Work through the data line by line, gathering every line that has the word "camera".

(Records for the task Opens)

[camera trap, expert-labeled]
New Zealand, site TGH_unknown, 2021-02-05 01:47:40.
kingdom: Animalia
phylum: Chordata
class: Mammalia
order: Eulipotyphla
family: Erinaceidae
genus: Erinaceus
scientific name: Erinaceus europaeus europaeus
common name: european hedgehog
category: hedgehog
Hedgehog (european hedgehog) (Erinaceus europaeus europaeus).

(Records for the task Closes)
(Records for the task Opens)

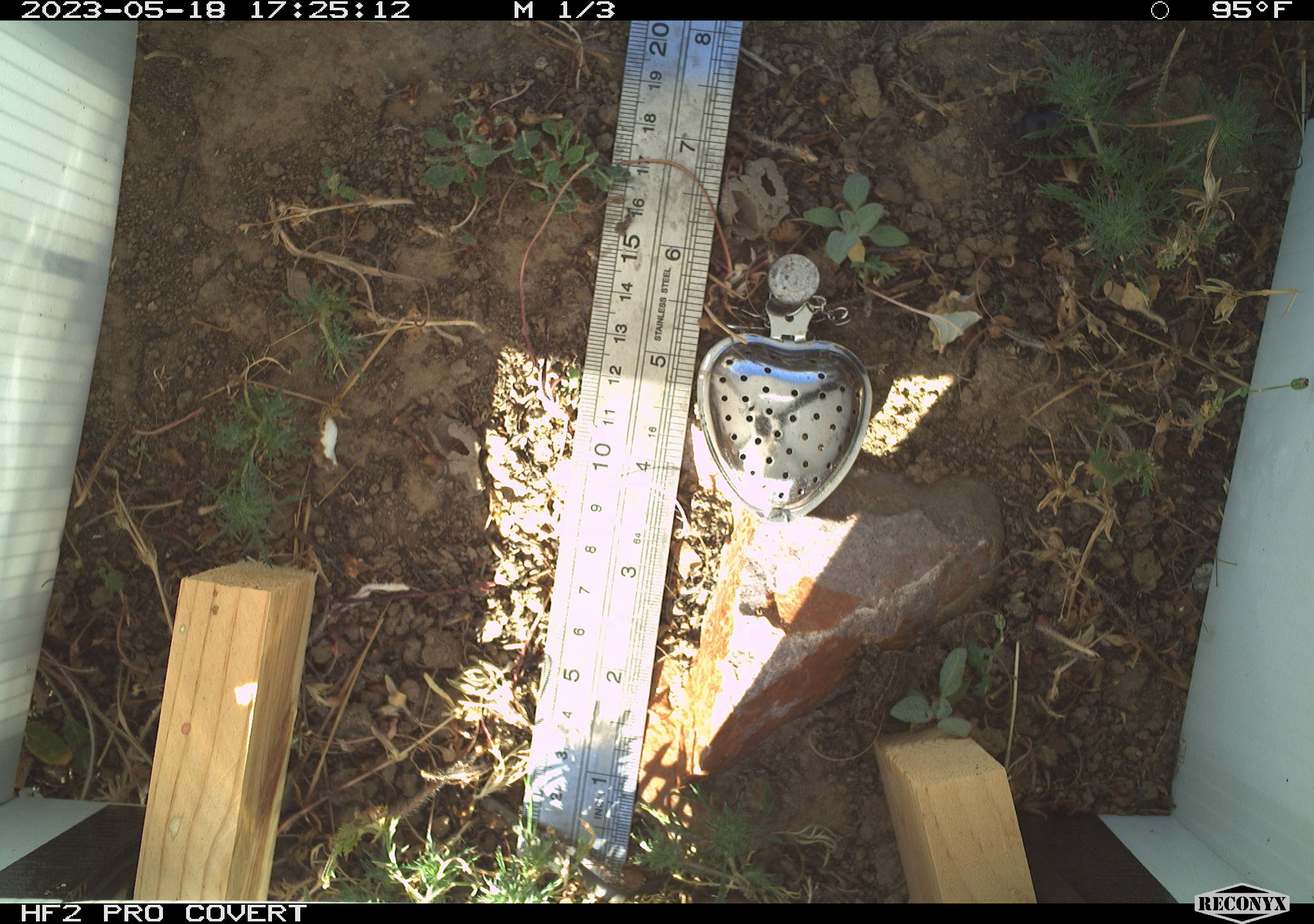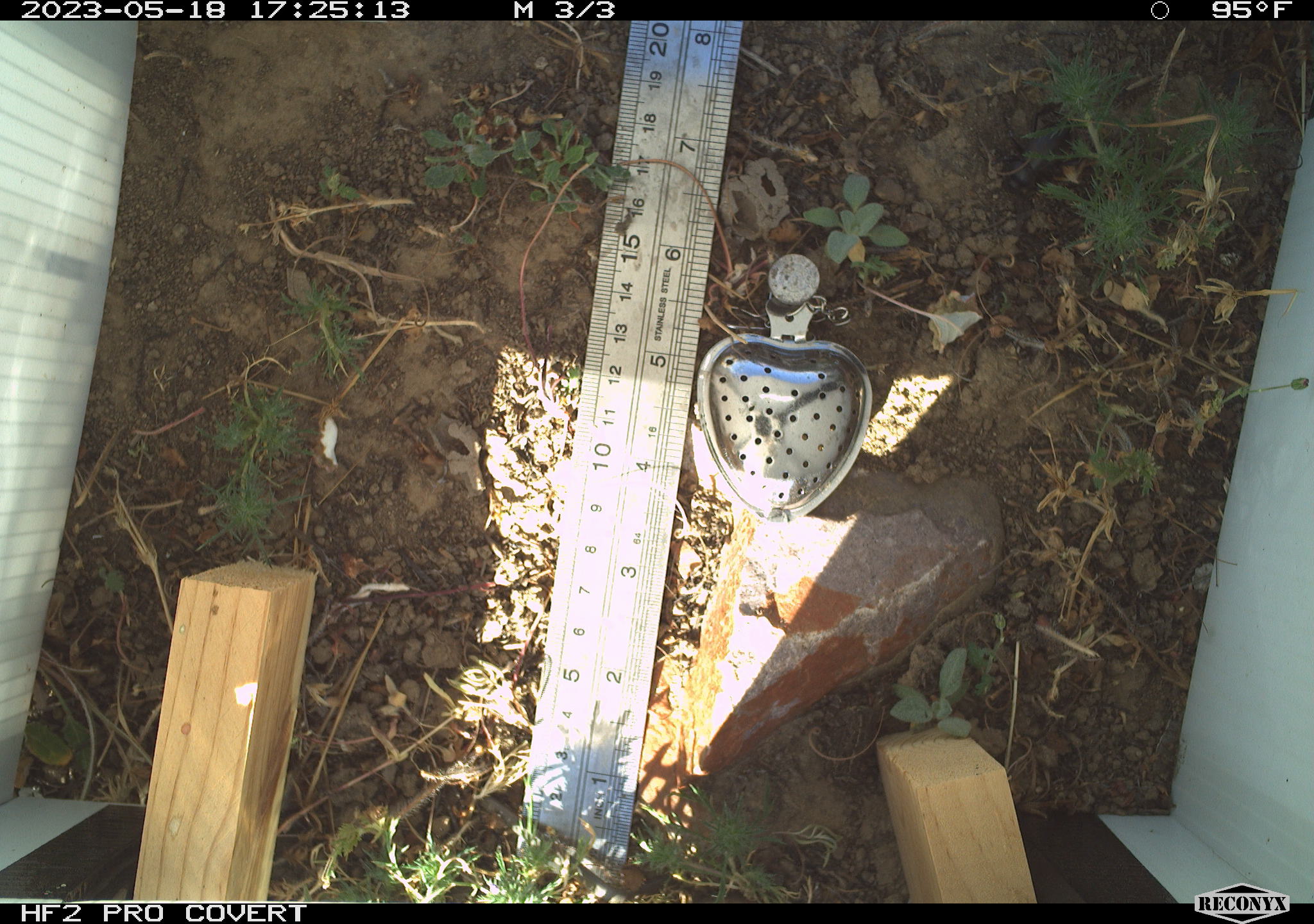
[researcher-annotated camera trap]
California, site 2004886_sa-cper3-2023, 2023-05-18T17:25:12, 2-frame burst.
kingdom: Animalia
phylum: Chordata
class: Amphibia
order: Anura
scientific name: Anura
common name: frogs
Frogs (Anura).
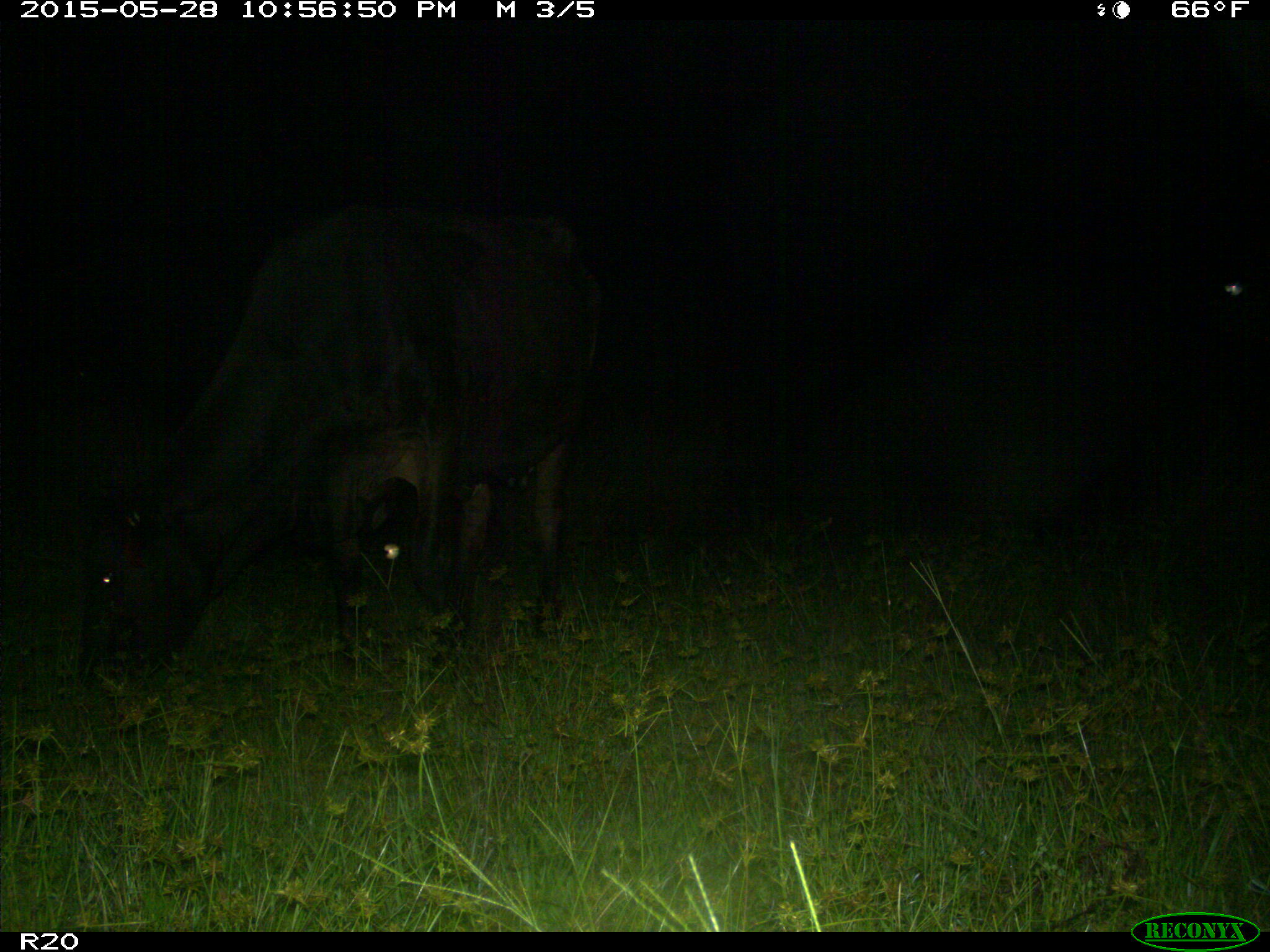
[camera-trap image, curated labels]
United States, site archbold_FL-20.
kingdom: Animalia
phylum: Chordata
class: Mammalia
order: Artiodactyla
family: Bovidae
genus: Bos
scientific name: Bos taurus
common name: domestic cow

(Records for the task Closes)
(Records for the task Opens)

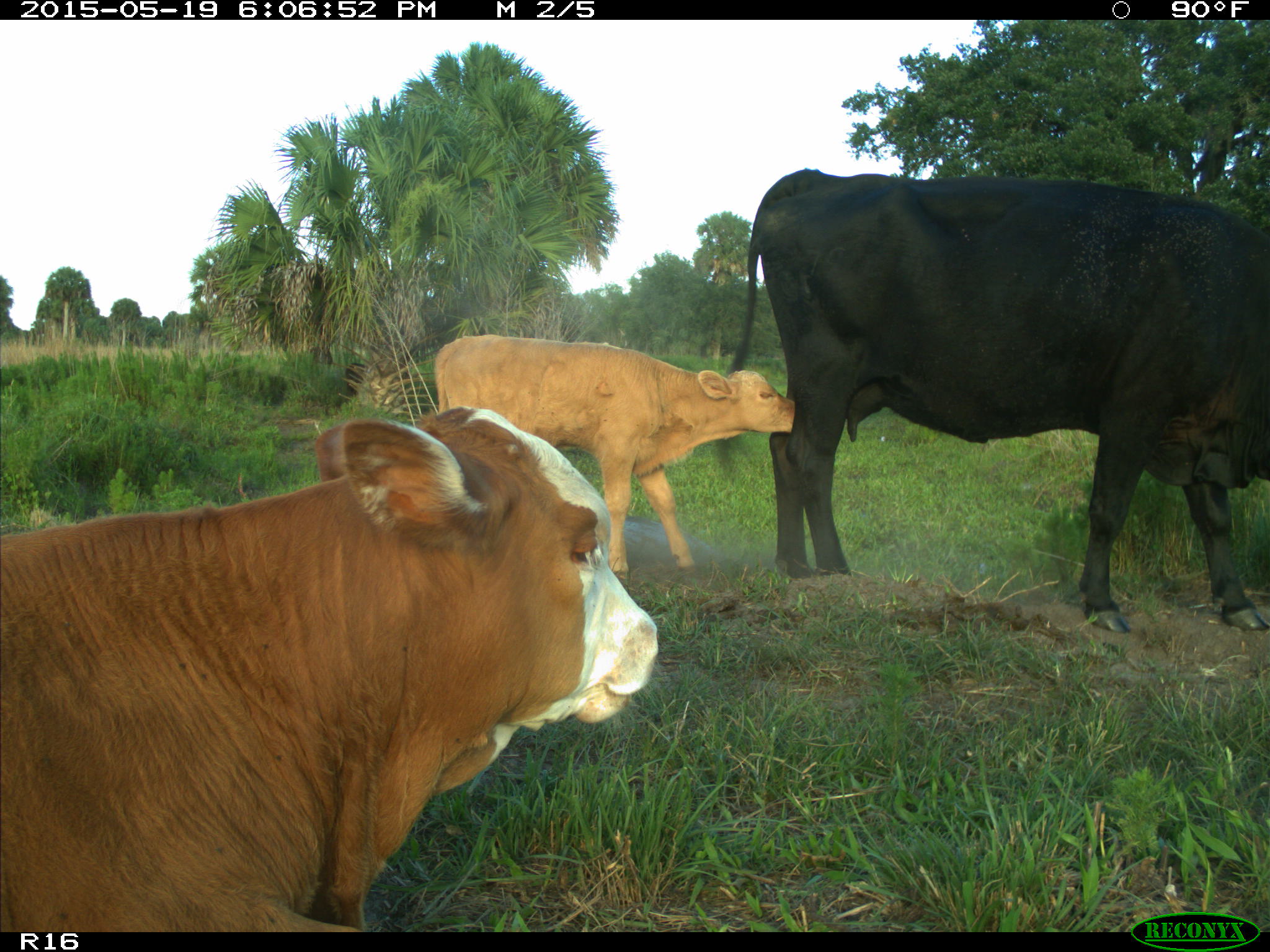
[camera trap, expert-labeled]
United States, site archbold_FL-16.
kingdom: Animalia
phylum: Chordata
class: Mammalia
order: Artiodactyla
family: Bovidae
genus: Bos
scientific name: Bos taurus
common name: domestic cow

(Records for the task Closes)

▶ Solution
[camera trap, expert-labeled]
[researcher-annotated camera trap]
[camera-trap image, curated labels]
[camera trap, expert-labeled]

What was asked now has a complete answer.